(Given data)

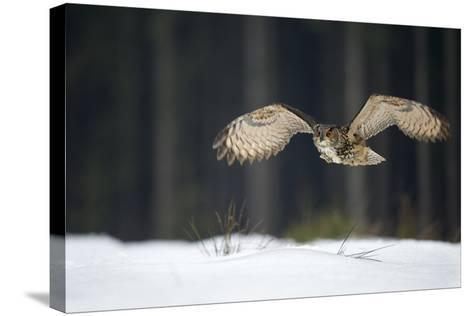 Eurasian Eagle Owl (Bubo Bubo) Flying Low over Snow Covered Grouns with Trees in Background-Ben Hall-Stretched Canvas Print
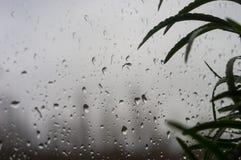 alloggi le piante e le gocce di pioggia sul vetro di finestra Fotografie Stock Libere da Diritti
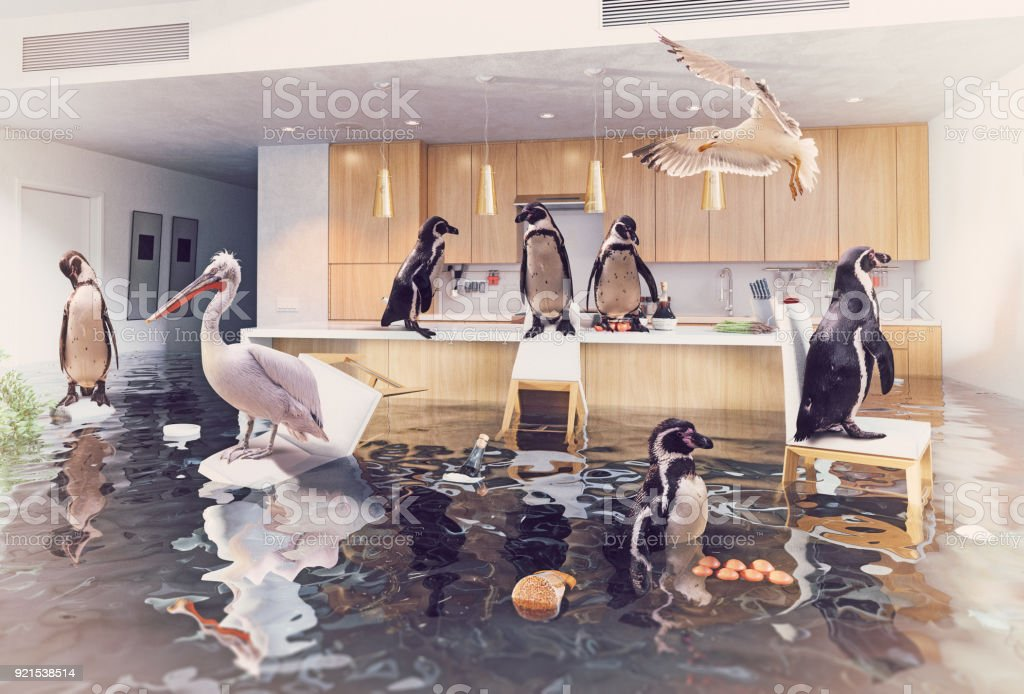 birds in the flooding kitchen stock photo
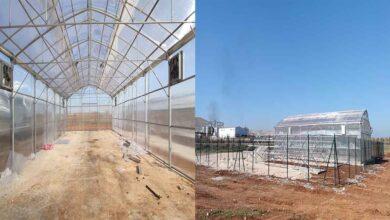 Photo of Şanlıurfa'da sebze ve meyve kurutma tesisi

(End Given data)

▸ Task instructions: Copy the lines above exactly. Do not include pictures.

▸ Solved exercise:
 Eurasian Eagle Owl (Bubo Bubo) Flying Low over Snow Covered Grouns with Trees in Background-Ben Hall-Stretched Canvas Print
 alloggi le piante e le gocce di pioggia sul vetro di finestra Fotografie Stock Libere da Diritti
 birds in the flooding kitchen stock photo
 Photo of Şanlıurfa'da sebze ve meyve kurutma tesisi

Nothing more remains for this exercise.